Last night campsite:

Day Five:

Sebastian was more relaxed now that we were in the campground near people. He also said he really liked the hike, more than the river. Not sure why he was afraid by the river. Oh, well, maybe he is not used to being alone in such wilderness. He was pretty jazzed now about the outdoor adventure on land, but I thought it was a good time to go back, as planned, and end on a positive note.

The drive back was really easy. Sebastian insisted that we stop by the Bass Pro Shop again. We did and started planning for next year's gar fishing, although he said he doesn't really care much for canoeing... so we will see :-)

This is my first blog post, how do you like it? Too much detail or too little? Would you like more instructional tutorial on how to go canoeing sleeping on the banks of the river? Wanna do an adventure like this yourself? Please comment below.

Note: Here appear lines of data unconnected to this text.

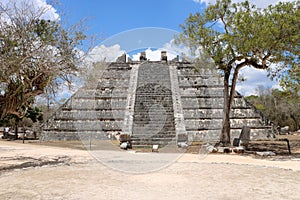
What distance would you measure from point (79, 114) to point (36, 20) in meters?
7.28

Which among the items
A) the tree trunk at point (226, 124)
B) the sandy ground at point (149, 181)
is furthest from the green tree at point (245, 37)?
the sandy ground at point (149, 181)

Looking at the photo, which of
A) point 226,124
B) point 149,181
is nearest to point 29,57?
point 149,181

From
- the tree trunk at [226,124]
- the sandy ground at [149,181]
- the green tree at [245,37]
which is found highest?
the green tree at [245,37]

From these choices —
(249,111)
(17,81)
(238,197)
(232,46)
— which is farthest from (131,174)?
(249,111)

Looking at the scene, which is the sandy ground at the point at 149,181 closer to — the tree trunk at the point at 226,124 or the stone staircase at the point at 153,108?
the tree trunk at the point at 226,124

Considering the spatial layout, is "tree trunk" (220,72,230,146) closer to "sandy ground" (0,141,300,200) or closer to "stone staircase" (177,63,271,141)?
"stone staircase" (177,63,271,141)

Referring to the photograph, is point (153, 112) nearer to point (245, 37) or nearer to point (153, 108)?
point (153, 108)

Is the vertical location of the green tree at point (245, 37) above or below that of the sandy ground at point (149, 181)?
above

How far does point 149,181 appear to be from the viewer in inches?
217

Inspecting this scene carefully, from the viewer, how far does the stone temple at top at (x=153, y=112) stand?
13.2 m

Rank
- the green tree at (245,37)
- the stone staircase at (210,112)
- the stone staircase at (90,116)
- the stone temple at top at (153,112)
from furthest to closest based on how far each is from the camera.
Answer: the stone staircase at (90,116), the stone staircase at (210,112), the stone temple at top at (153,112), the green tree at (245,37)

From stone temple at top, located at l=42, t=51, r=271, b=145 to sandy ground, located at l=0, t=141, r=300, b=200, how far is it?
4587 mm

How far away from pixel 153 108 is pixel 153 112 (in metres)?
0.46

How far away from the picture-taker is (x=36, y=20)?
7.77 metres
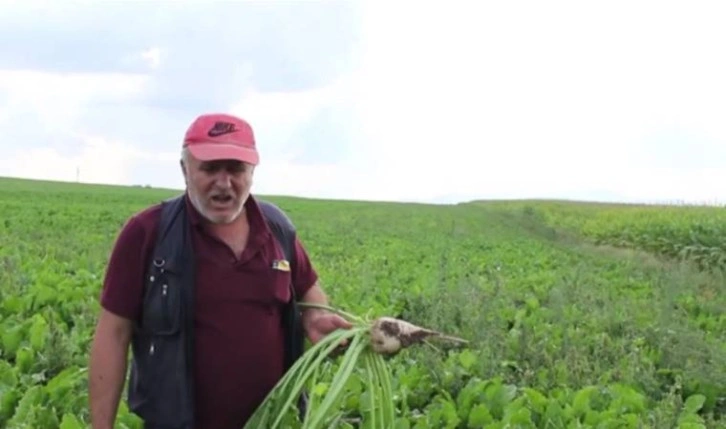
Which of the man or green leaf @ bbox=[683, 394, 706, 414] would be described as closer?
the man

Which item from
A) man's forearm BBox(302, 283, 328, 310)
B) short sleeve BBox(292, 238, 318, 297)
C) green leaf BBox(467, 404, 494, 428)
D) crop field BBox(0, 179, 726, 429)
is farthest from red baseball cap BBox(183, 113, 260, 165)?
green leaf BBox(467, 404, 494, 428)

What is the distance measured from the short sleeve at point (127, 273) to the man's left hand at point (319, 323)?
2.32 ft

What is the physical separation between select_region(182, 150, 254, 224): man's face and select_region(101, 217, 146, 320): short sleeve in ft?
0.85

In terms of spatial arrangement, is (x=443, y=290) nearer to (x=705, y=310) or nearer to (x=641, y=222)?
(x=705, y=310)

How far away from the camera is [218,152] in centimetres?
354

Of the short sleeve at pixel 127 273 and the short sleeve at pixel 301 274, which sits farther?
the short sleeve at pixel 301 274

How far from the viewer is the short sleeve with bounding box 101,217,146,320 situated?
3631 mm

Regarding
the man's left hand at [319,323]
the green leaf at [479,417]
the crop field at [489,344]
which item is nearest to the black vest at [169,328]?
the man's left hand at [319,323]

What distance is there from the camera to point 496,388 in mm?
5398

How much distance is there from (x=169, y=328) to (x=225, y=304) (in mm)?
223

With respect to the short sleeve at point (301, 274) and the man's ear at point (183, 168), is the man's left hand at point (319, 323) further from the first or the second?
the man's ear at point (183, 168)

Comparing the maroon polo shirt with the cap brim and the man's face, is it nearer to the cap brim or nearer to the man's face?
the man's face

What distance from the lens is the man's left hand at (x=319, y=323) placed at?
3.93 meters

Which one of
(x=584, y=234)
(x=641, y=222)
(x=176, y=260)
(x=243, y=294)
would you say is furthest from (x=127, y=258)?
(x=584, y=234)
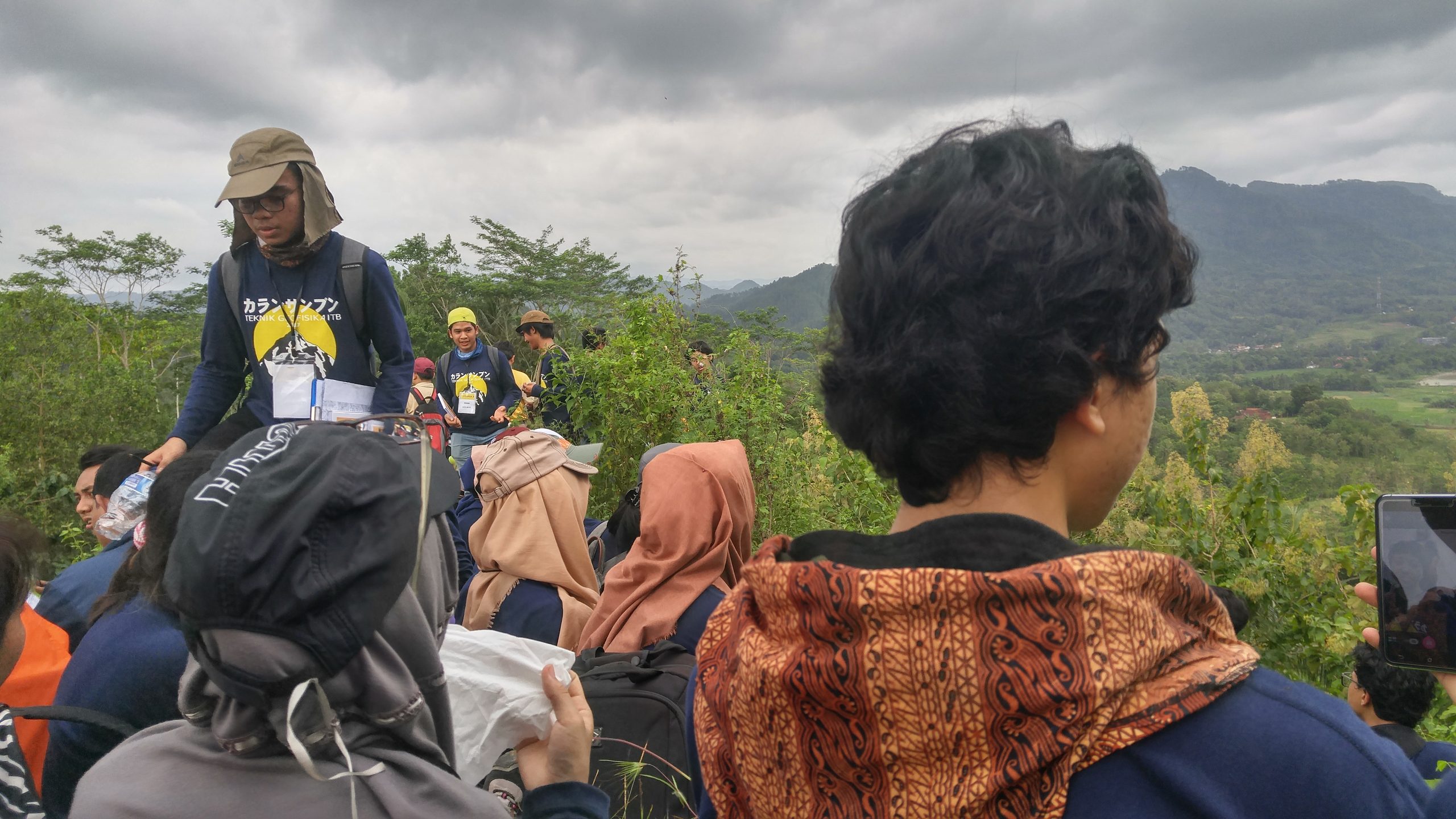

  • Great vlog really enjoyed it. Your son will carry these memories with him for the rest of his life.
    Our homestead in the Mississippi Forrest is home to the ultra rare synchronous Firefly found in only a few places in the world next season we will be opening up our private campground so that families came come and experience one of nature’s most spectacular free shows without having to travel to the smokey mountains there is nothing quite like nature.

    Casey Nunez
  • That was great! A wonderful learning experience for both of you.
    This was a great father/son venture into nature. Sebastian will be stronger now than before. Great memories!